Что-то подобное, наверное, чувствует человек, которого взяли за горло.  Невозможность сделать вдох вкупе с яростным отчаянным желанием в последние минуты жизни сделать палачу как можно больнее.

– Чтобы я от тебя больше не слышал его имени.

– Леш… ну скажи, пожалуйста. Я скучаю…

Останавливаюсь, выпуская ее запястье из стального захвата. Подхожу вплотную. Несколько секунд она смотрит мне в глаза, но все же не выдерживает – опускает голову. Стыдно, суке. У нее нет никакого права спрашивать о сыне. Она с ним даже не попрощалась.

– Как чувствует себя ребенок, которого бросила мать? Сама догадаться не можешь? Для этого нужна степень по квантовой физике, мать твою? Забудь о существовании ребенка. Ты ему никто. Ты позорно сбежала, когда он едва не лишился отца. И сейчас спрашиваешь, как он?

Я протягиваю руку, чтобы сжать на затылке ее волосы.

– Не смей при мне говорить об Артеме. Я совершенно серьезно. Если еще раз от тебя о нем услышу, то быстро забуду все обещания и проведу тебя через такой ад, что мало не покажется. Ты меня поняла?

Молчит. Я смотрю на сжавшуюся еще совсем молоденькую девчонку перед собой, и изо всех сил пытаюсь задавить чувство жалости к ней.

– Ты меня поняла, я спрашиваю?

– Да. Поняла.

– Тогда шевелись. Погода мерзкая.

Я не признаюсь в том, что не стал сажать ее в машину, чтобы не погружаться в новый виток воспоминаний. Машина, плюс Лиза, плюс ночной город… это все равно что выстрелить себе в ногу.

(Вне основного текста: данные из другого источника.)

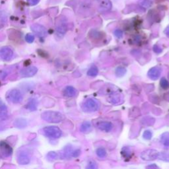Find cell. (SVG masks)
I'll use <instances>...</instances> for the list:
<instances>
[{"mask_svg": "<svg viewBox=\"0 0 169 169\" xmlns=\"http://www.w3.org/2000/svg\"><path fill=\"white\" fill-rule=\"evenodd\" d=\"M42 118L50 123H60L64 118V115L60 112L45 111L41 114Z\"/></svg>", "mask_w": 169, "mask_h": 169, "instance_id": "cell-1", "label": "cell"}, {"mask_svg": "<svg viewBox=\"0 0 169 169\" xmlns=\"http://www.w3.org/2000/svg\"><path fill=\"white\" fill-rule=\"evenodd\" d=\"M42 134L50 139H58L62 134L61 130L57 126H47L42 130Z\"/></svg>", "mask_w": 169, "mask_h": 169, "instance_id": "cell-2", "label": "cell"}, {"mask_svg": "<svg viewBox=\"0 0 169 169\" xmlns=\"http://www.w3.org/2000/svg\"><path fill=\"white\" fill-rule=\"evenodd\" d=\"M82 109L85 112H96L99 109V103L95 99H88L83 102Z\"/></svg>", "mask_w": 169, "mask_h": 169, "instance_id": "cell-3", "label": "cell"}, {"mask_svg": "<svg viewBox=\"0 0 169 169\" xmlns=\"http://www.w3.org/2000/svg\"><path fill=\"white\" fill-rule=\"evenodd\" d=\"M7 99L14 104H18L23 100V96L20 92L17 89H13L8 92Z\"/></svg>", "mask_w": 169, "mask_h": 169, "instance_id": "cell-4", "label": "cell"}, {"mask_svg": "<svg viewBox=\"0 0 169 169\" xmlns=\"http://www.w3.org/2000/svg\"><path fill=\"white\" fill-rule=\"evenodd\" d=\"M159 153L155 149H147L141 153V158L143 161H154L158 157Z\"/></svg>", "mask_w": 169, "mask_h": 169, "instance_id": "cell-5", "label": "cell"}, {"mask_svg": "<svg viewBox=\"0 0 169 169\" xmlns=\"http://www.w3.org/2000/svg\"><path fill=\"white\" fill-rule=\"evenodd\" d=\"M67 31V22L65 18L59 19L56 24V33L60 37H63Z\"/></svg>", "mask_w": 169, "mask_h": 169, "instance_id": "cell-6", "label": "cell"}, {"mask_svg": "<svg viewBox=\"0 0 169 169\" xmlns=\"http://www.w3.org/2000/svg\"><path fill=\"white\" fill-rule=\"evenodd\" d=\"M13 51L8 47H5L0 49V59L3 61H9L13 58Z\"/></svg>", "mask_w": 169, "mask_h": 169, "instance_id": "cell-7", "label": "cell"}, {"mask_svg": "<svg viewBox=\"0 0 169 169\" xmlns=\"http://www.w3.org/2000/svg\"><path fill=\"white\" fill-rule=\"evenodd\" d=\"M31 30L39 38H45L48 34L47 29L42 25H40L39 24H33L31 26Z\"/></svg>", "mask_w": 169, "mask_h": 169, "instance_id": "cell-8", "label": "cell"}, {"mask_svg": "<svg viewBox=\"0 0 169 169\" xmlns=\"http://www.w3.org/2000/svg\"><path fill=\"white\" fill-rule=\"evenodd\" d=\"M38 69L35 66H29L20 71V77L21 78H30L37 73Z\"/></svg>", "mask_w": 169, "mask_h": 169, "instance_id": "cell-9", "label": "cell"}, {"mask_svg": "<svg viewBox=\"0 0 169 169\" xmlns=\"http://www.w3.org/2000/svg\"><path fill=\"white\" fill-rule=\"evenodd\" d=\"M0 151L2 153V155H3L4 157H7L11 155L13 149L12 147L7 142L1 141L0 142Z\"/></svg>", "mask_w": 169, "mask_h": 169, "instance_id": "cell-10", "label": "cell"}, {"mask_svg": "<svg viewBox=\"0 0 169 169\" xmlns=\"http://www.w3.org/2000/svg\"><path fill=\"white\" fill-rule=\"evenodd\" d=\"M17 161L20 165H27L30 162V157L27 152L21 151L18 154Z\"/></svg>", "mask_w": 169, "mask_h": 169, "instance_id": "cell-11", "label": "cell"}, {"mask_svg": "<svg viewBox=\"0 0 169 169\" xmlns=\"http://www.w3.org/2000/svg\"><path fill=\"white\" fill-rule=\"evenodd\" d=\"M161 69L159 67H154L152 68L151 69L148 71L147 75L149 78L152 80H157L158 78L161 74Z\"/></svg>", "mask_w": 169, "mask_h": 169, "instance_id": "cell-12", "label": "cell"}, {"mask_svg": "<svg viewBox=\"0 0 169 169\" xmlns=\"http://www.w3.org/2000/svg\"><path fill=\"white\" fill-rule=\"evenodd\" d=\"M97 127L98 128L100 129L101 131H103L105 132H109L112 130V127H113V125L110 122H100L97 124Z\"/></svg>", "mask_w": 169, "mask_h": 169, "instance_id": "cell-13", "label": "cell"}, {"mask_svg": "<svg viewBox=\"0 0 169 169\" xmlns=\"http://www.w3.org/2000/svg\"><path fill=\"white\" fill-rule=\"evenodd\" d=\"M13 125L15 127H17V128L23 129L27 126V120H25L24 118H17L15 120Z\"/></svg>", "mask_w": 169, "mask_h": 169, "instance_id": "cell-14", "label": "cell"}, {"mask_svg": "<svg viewBox=\"0 0 169 169\" xmlns=\"http://www.w3.org/2000/svg\"><path fill=\"white\" fill-rule=\"evenodd\" d=\"M8 116L7 109L6 105L0 101V120H5Z\"/></svg>", "mask_w": 169, "mask_h": 169, "instance_id": "cell-15", "label": "cell"}, {"mask_svg": "<svg viewBox=\"0 0 169 169\" xmlns=\"http://www.w3.org/2000/svg\"><path fill=\"white\" fill-rule=\"evenodd\" d=\"M64 94L65 96L68 97H73L77 94V91L76 89L71 86H68L64 91Z\"/></svg>", "mask_w": 169, "mask_h": 169, "instance_id": "cell-16", "label": "cell"}, {"mask_svg": "<svg viewBox=\"0 0 169 169\" xmlns=\"http://www.w3.org/2000/svg\"><path fill=\"white\" fill-rule=\"evenodd\" d=\"M92 130H93V127H92L91 124L89 122H84L80 127L81 131L83 133H89Z\"/></svg>", "mask_w": 169, "mask_h": 169, "instance_id": "cell-17", "label": "cell"}, {"mask_svg": "<svg viewBox=\"0 0 169 169\" xmlns=\"http://www.w3.org/2000/svg\"><path fill=\"white\" fill-rule=\"evenodd\" d=\"M25 108L30 111H35L37 109V102L35 99H30L26 105Z\"/></svg>", "mask_w": 169, "mask_h": 169, "instance_id": "cell-18", "label": "cell"}, {"mask_svg": "<svg viewBox=\"0 0 169 169\" xmlns=\"http://www.w3.org/2000/svg\"><path fill=\"white\" fill-rule=\"evenodd\" d=\"M100 7L103 11H108V10H110L111 9L112 3L109 0H103L100 3Z\"/></svg>", "mask_w": 169, "mask_h": 169, "instance_id": "cell-19", "label": "cell"}, {"mask_svg": "<svg viewBox=\"0 0 169 169\" xmlns=\"http://www.w3.org/2000/svg\"><path fill=\"white\" fill-rule=\"evenodd\" d=\"M161 141L165 147H169V132H165L161 135Z\"/></svg>", "mask_w": 169, "mask_h": 169, "instance_id": "cell-20", "label": "cell"}, {"mask_svg": "<svg viewBox=\"0 0 169 169\" xmlns=\"http://www.w3.org/2000/svg\"><path fill=\"white\" fill-rule=\"evenodd\" d=\"M7 21V15L4 11H0V29L4 27Z\"/></svg>", "mask_w": 169, "mask_h": 169, "instance_id": "cell-21", "label": "cell"}, {"mask_svg": "<svg viewBox=\"0 0 169 169\" xmlns=\"http://www.w3.org/2000/svg\"><path fill=\"white\" fill-rule=\"evenodd\" d=\"M99 73L98 68H97L96 66L93 65L87 71V75L90 77H96Z\"/></svg>", "mask_w": 169, "mask_h": 169, "instance_id": "cell-22", "label": "cell"}, {"mask_svg": "<svg viewBox=\"0 0 169 169\" xmlns=\"http://www.w3.org/2000/svg\"><path fill=\"white\" fill-rule=\"evenodd\" d=\"M120 100V95L118 93H114L110 96V101L112 104L118 103Z\"/></svg>", "mask_w": 169, "mask_h": 169, "instance_id": "cell-23", "label": "cell"}, {"mask_svg": "<svg viewBox=\"0 0 169 169\" xmlns=\"http://www.w3.org/2000/svg\"><path fill=\"white\" fill-rule=\"evenodd\" d=\"M126 69L124 67L117 68L115 71V73H116V76L119 77V78L124 76L126 74Z\"/></svg>", "mask_w": 169, "mask_h": 169, "instance_id": "cell-24", "label": "cell"}, {"mask_svg": "<svg viewBox=\"0 0 169 169\" xmlns=\"http://www.w3.org/2000/svg\"><path fill=\"white\" fill-rule=\"evenodd\" d=\"M96 155L100 158H104L106 155V151L105 148L103 147H100L99 149H97L96 151Z\"/></svg>", "mask_w": 169, "mask_h": 169, "instance_id": "cell-25", "label": "cell"}, {"mask_svg": "<svg viewBox=\"0 0 169 169\" xmlns=\"http://www.w3.org/2000/svg\"><path fill=\"white\" fill-rule=\"evenodd\" d=\"M58 155V153H56L54 151H51L49 152L47 155V159L50 161H53L56 159H57Z\"/></svg>", "mask_w": 169, "mask_h": 169, "instance_id": "cell-26", "label": "cell"}, {"mask_svg": "<svg viewBox=\"0 0 169 169\" xmlns=\"http://www.w3.org/2000/svg\"><path fill=\"white\" fill-rule=\"evenodd\" d=\"M160 85H161V88L165 89V90L168 89L169 88V82L165 78H161V81H160Z\"/></svg>", "mask_w": 169, "mask_h": 169, "instance_id": "cell-27", "label": "cell"}, {"mask_svg": "<svg viewBox=\"0 0 169 169\" xmlns=\"http://www.w3.org/2000/svg\"><path fill=\"white\" fill-rule=\"evenodd\" d=\"M158 158H159L162 161L169 162V152H163L159 153Z\"/></svg>", "mask_w": 169, "mask_h": 169, "instance_id": "cell-28", "label": "cell"}, {"mask_svg": "<svg viewBox=\"0 0 169 169\" xmlns=\"http://www.w3.org/2000/svg\"><path fill=\"white\" fill-rule=\"evenodd\" d=\"M139 3L140 6L144 8H148L151 6L152 2L149 0H140Z\"/></svg>", "mask_w": 169, "mask_h": 169, "instance_id": "cell-29", "label": "cell"}, {"mask_svg": "<svg viewBox=\"0 0 169 169\" xmlns=\"http://www.w3.org/2000/svg\"><path fill=\"white\" fill-rule=\"evenodd\" d=\"M131 154V150L130 149H129V148L127 147H124V149H122V155L124 156V157L125 158H130V155Z\"/></svg>", "mask_w": 169, "mask_h": 169, "instance_id": "cell-30", "label": "cell"}, {"mask_svg": "<svg viewBox=\"0 0 169 169\" xmlns=\"http://www.w3.org/2000/svg\"><path fill=\"white\" fill-rule=\"evenodd\" d=\"M152 132L150 130H145L143 133V137L144 139L147 140H149L152 138Z\"/></svg>", "mask_w": 169, "mask_h": 169, "instance_id": "cell-31", "label": "cell"}, {"mask_svg": "<svg viewBox=\"0 0 169 169\" xmlns=\"http://www.w3.org/2000/svg\"><path fill=\"white\" fill-rule=\"evenodd\" d=\"M25 40H26L27 42L29 43L33 42L34 40V35H33L32 34H27L26 35V37H25Z\"/></svg>", "mask_w": 169, "mask_h": 169, "instance_id": "cell-32", "label": "cell"}, {"mask_svg": "<svg viewBox=\"0 0 169 169\" xmlns=\"http://www.w3.org/2000/svg\"><path fill=\"white\" fill-rule=\"evenodd\" d=\"M87 168H90V169H95V168H98V166H97L96 163L94 161H89V162L88 164V166L87 167Z\"/></svg>", "mask_w": 169, "mask_h": 169, "instance_id": "cell-33", "label": "cell"}, {"mask_svg": "<svg viewBox=\"0 0 169 169\" xmlns=\"http://www.w3.org/2000/svg\"><path fill=\"white\" fill-rule=\"evenodd\" d=\"M114 34L117 38H122V36H123V32L120 29H116L114 32Z\"/></svg>", "mask_w": 169, "mask_h": 169, "instance_id": "cell-34", "label": "cell"}, {"mask_svg": "<svg viewBox=\"0 0 169 169\" xmlns=\"http://www.w3.org/2000/svg\"><path fill=\"white\" fill-rule=\"evenodd\" d=\"M153 50H154V52L157 53V54H159L162 52V49L161 48V47H158V45H155L154 47H153Z\"/></svg>", "mask_w": 169, "mask_h": 169, "instance_id": "cell-35", "label": "cell"}, {"mask_svg": "<svg viewBox=\"0 0 169 169\" xmlns=\"http://www.w3.org/2000/svg\"><path fill=\"white\" fill-rule=\"evenodd\" d=\"M27 2L30 6H35L40 2V0H27Z\"/></svg>", "mask_w": 169, "mask_h": 169, "instance_id": "cell-36", "label": "cell"}, {"mask_svg": "<svg viewBox=\"0 0 169 169\" xmlns=\"http://www.w3.org/2000/svg\"><path fill=\"white\" fill-rule=\"evenodd\" d=\"M80 151L79 150H75L74 151H73L72 153V157H78L80 155Z\"/></svg>", "mask_w": 169, "mask_h": 169, "instance_id": "cell-37", "label": "cell"}, {"mask_svg": "<svg viewBox=\"0 0 169 169\" xmlns=\"http://www.w3.org/2000/svg\"><path fill=\"white\" fill-rule=\"evenodd\" d=\"M164 32H165V34L167 36V37H169V26H168V27L165 29V31H164Z\"/></svg>", "mask_w": 169, "mask_h": 169, "instance_id": "cell-38", "label": "cell"}, {"mask_svg": "<svg viewBox=\"0 0 169 169\" xmlns=\"http://www.w3.org/2000/svg\"><path fill=\"white\" fill-rule=\"evenodd\" d=\"M147 168H158V167H157L156 165H150V166H148Z\"/></svg>", "mask_w": 169, "mask_h": 169, "instance_id": "cell-39", "label": "cell"}]
</instances>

Отель крошечный, из числа тех, что облюбованы туристами. Но сейчас он почти пуст: до Нового года еще прилично, а осенняя приятная погода давно закончилась. Я здесь не бывал, но Вадик в свое время, скрываясь от жены, частенько снимал номера во всех местах нерезиновой.

Нас встречает приветливая девушка за стойкой. Если она и удивлена, когда я называю имя Вадима, то не подает вида.

– Да, у господина Комаровского забронирован двухкомнатный люкс с видом на проспект. Пожалуйста, ваши документы.

Лиза медлит: ей не хочется светить документами, но я незаметно подталкиваю ее под руку. И наши паспорта ложатся на стойку. Так же, как однажды легли на стол в ЗАГСе. Если девушка за стойкой не полезет дальше, в штампы, то, наверное, подумает, что мы муж и жена. А может, ей плевать. И наше появление здесь имеет значение – до болезненной дрожи – только для меня и Лизы.

– Господин Каренин, – она кладет ключ-карту на стойку. – Госпожа Каренина. Добро пожаловать. Вам нужно помочь с багажом?

– Нет, спасибо, мы налегке и на одну ночь. До свидания.

Я сгребаю со стойки все: оба паспорта, ключ, распечатку бронирования.

– Приятного отдыха, – улыбается девушка. – Надеюсь, у нас вам понравится.

Вот за это спасибо. Я тоже надеюсь, что мне все понравится.

– Верни мне документы, – в лифте просит Лиза.

– Верну, когда закончим.

– Даже не знала, что ты такая скотина.